## Tasks to perform:
(a) Using the article on Brexit and the UK retail sector, explain why the British Chambers of Commerce expects business investment to fall in 2019. Keep it to one to three sentences.
(b) Write the next part of the article on Brexit and the UK retail sector, beginning right after its final sentence.

----- Study text

High Street retailers will continue to shrink unless they provide an engaging in-store experience for millennial consumers who have almost grown up shopping online. Most of these need a very good reason to venture beyond their front doors to partake in discretionary shopping as a leisure activity.

While it may be convenient to blame Brexit for every blot on the business landscape, the retail sector’s woes could never be fixed by even a universally acceptable solution to EU relations.

The inevitable Brexit section…

Several British MPs, though apparently not the Prime Minister, have been ‘pivoting’ (still a fashionable business word in 2019) their thinking on exit from the European Union in recent months. More punch-drunk than Amir Khan from inconclusive votes, extensions for negotiations and a seemingly widening range of unpopular options, politicians have been quitting their parties, leaving the government benches and even accelerating their retirements. Lack of clarity on Brexit has even delayed our own Quarterly Bulletin as we attempt to weigh the eventual impact on the business world.

 Investment bank giant Goldman Sachs estimates that this same lack of clarity has cost the UK around £600m a week since the 2016 referendum. Over 148 weeks, that’s almost £89bn. The cost is said to be the hit to business investment growth in the immediate aftermath of the Brexit vote, which has been compounded by the intensification of Brexit uncertainty. The figures were based on running a ‘doppelganger’ model of a UK economy that did not feature a Brexit shock. The model version’s GDP was 2.4% than the real-life Brexit-impacted case.

At grassroots level, the British Chambers of Commerce (BCC) underlines that that businesses’ focus on costs instead of investment against a background of uncertainty is likely to see investment fall by 1% in 2019, its largest annual fall since the 2008 financial crisis. The BCC also expects net trade to make a negative contribution to GDP growth in 2019 and 2020, reflecting uncertainty over the UK’s future trade arrangements. Growth in the dominant services sector is expected to weaken to 1.1% in 2019, which would be the slowest growth since 2009, while the BCC also expects growth in manufacturing and construction to slow further.

----------
----- Provided material

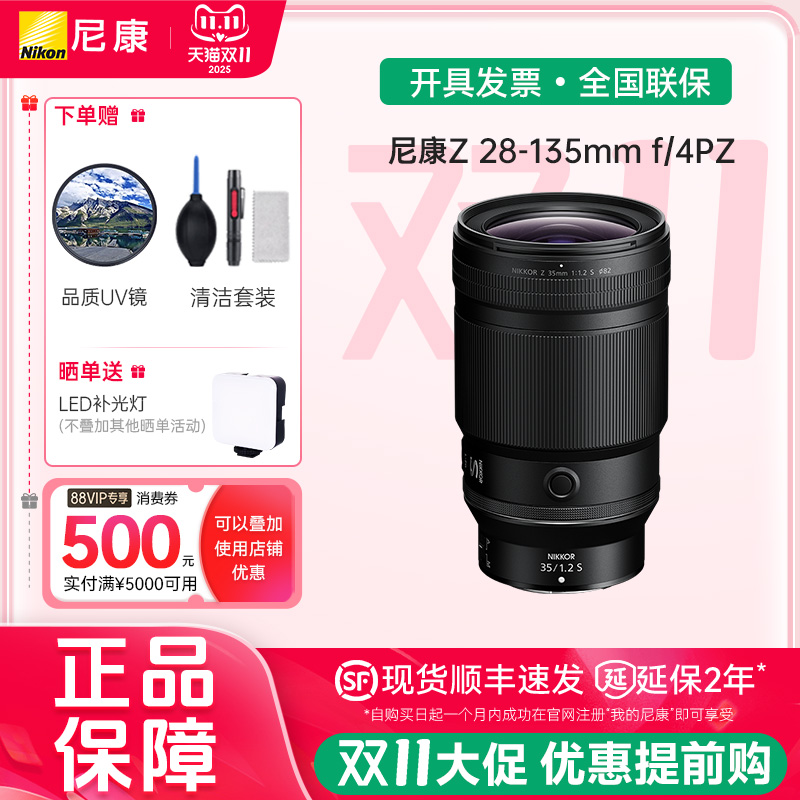 Nikon/尼康尼克尔 Z 28-135mm f/4PZ全画幅电动变焦镜头视频采访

----------

## Answers given:
(a) Against a background of uncertainty, businesses are focusing on costs instead of investment. As a result, investment is likely to fall by 1% in 2019, its largest annual fall since the 2008 financial crisis.

(b)
Perhaps the most sobering thought, however, is that the vast majority of independent economic forecasts available still assume that the UK will avoid a disorderly exit from the EU. The ‘messy’ scenario, which would cover much more than just ‘no deal’, could prompt significant further downward revisions.

Economic Outlook

Mark Carney, described by some as the Bank of England’s first ‘rock star’ Governor, is leaving the Old Lady and headhunting is already advanced. Financial Conduct Authority boss Andrew Bailey is hotly tipped to take over, but whoever gets the gig will have the unenviable task of stabilising monetary policy post-Brexit. In the short term, the Bank’s rate-setters are remain on the fence until the withdrawal picture is far clearer, notwithstanding currency wobbles in the coming months.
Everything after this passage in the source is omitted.